From an applied perspective, the OCCULT framework provides a rigorous and repeatable methodology for both offensive and defensive cybersecurity evaluations:

  • Operational Deployment Considerations:
    • Real-world adversarial scenarios necessitate not only high accuracy but also low-latency responses. The paper’s insights into the trade-offs between performance and inference time are critical for developing systems where speed and subtlety in operation are paramount.
    • The dynamic test case generation and synthetic data techniques could be adapted to continuously benchmark deployed systems and simulate emerging threat vectors.
  • Benchmarking in an Evolving Threat Landscape:
    • Given the numerical results and structured evaluation, practitioners can derive risk assessments concerning the scalability of OCO tasks performed by LLMs.
    • The framework’s adaptability to diverse OCO scenarios (from passive knowledge recall to active cyber operations) makes it both a diagnostic tool and a predictive measure for emerging AI-enabled threats.

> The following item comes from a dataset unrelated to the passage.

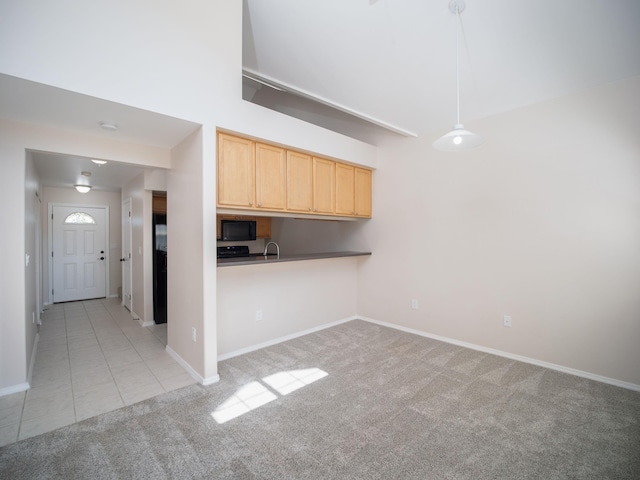 kitchen featuring kitchen peninsula, light brown cabinets, light carpet, and hanging light fixtures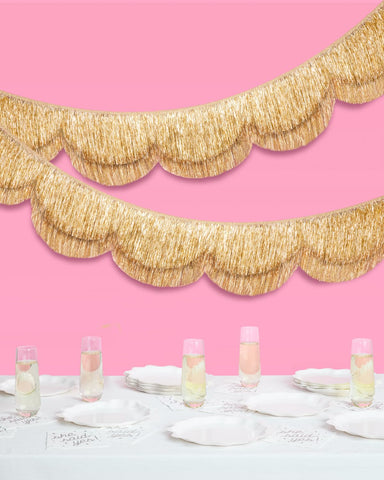 Close-up of gold foil fringe on the xo, Fetti banner captures shimmering mood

  • Scaling and Integration:
    • In large-scale cybersecurity operations, integrating high-performing LLMs like DeepSeek-R1 (or those with similar operational profiles) into defensive mechanisms will require balancing computational overhead with rapid decision-making capabilities.

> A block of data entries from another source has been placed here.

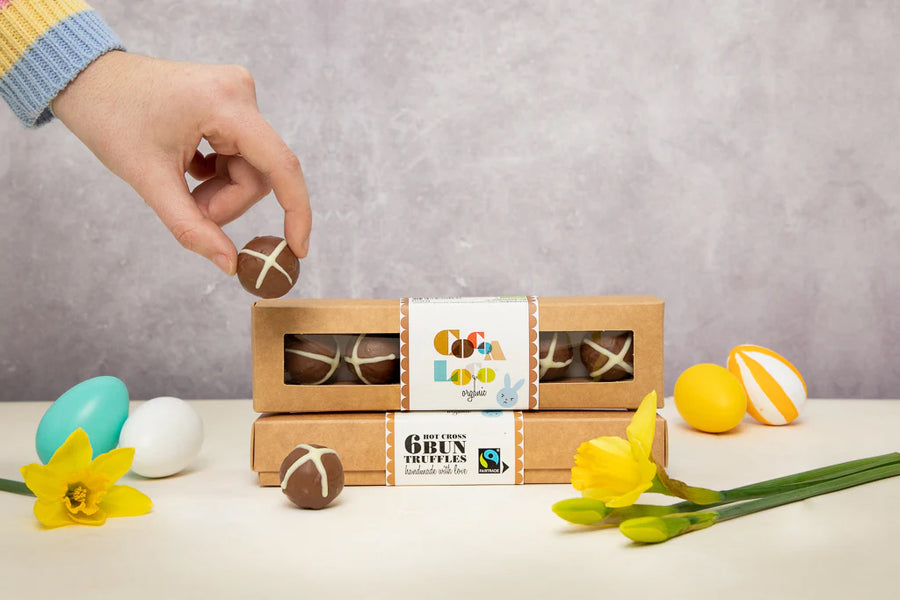 Cocoa Loco fairtrade hot cross bun easter chocolate truffles boxes and truffle being held in a persons fingers. On a white tables with colourful toys eggs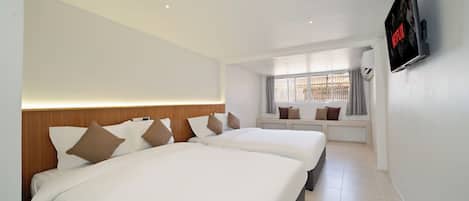 Habitación de hotel con dos camas, un televisor montado en la pared y una ventana con persianas.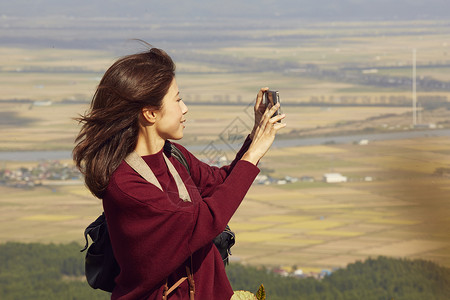 女性青年在户外旅游观光拍照图片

    • Deployment strategies might involve a hybrid approach where LLMs are used primarily as advisory systems or co-orchestrated agents, supplemented by deterministic algorithms for faster, high-stakes decision loops.

Conclusion

The comprehensive evaluation presented in "OCCULT: Evaluating LLMs for Offensive Cyber Operation Capabilities" represents a methodologically robust and operationally nuanced approach to assessing AI-enabled cyber threat potentials. The framework not only benchmarks current capabilities with strong numerical results (e.g., 90%+ performance on TACTL) but also introduces a scalable evaluation paradigm that accounts for dynamic test generation, realistic simulation environments, and intrinsic reasoning capabilities. These contributions are instrumental for practitioners seeking to understand the dual-edged nature of LLM advancements in the context of offensive cyber operations, providing both quantitative and qualitative measures that inform risk, deployment, and defensive strategies.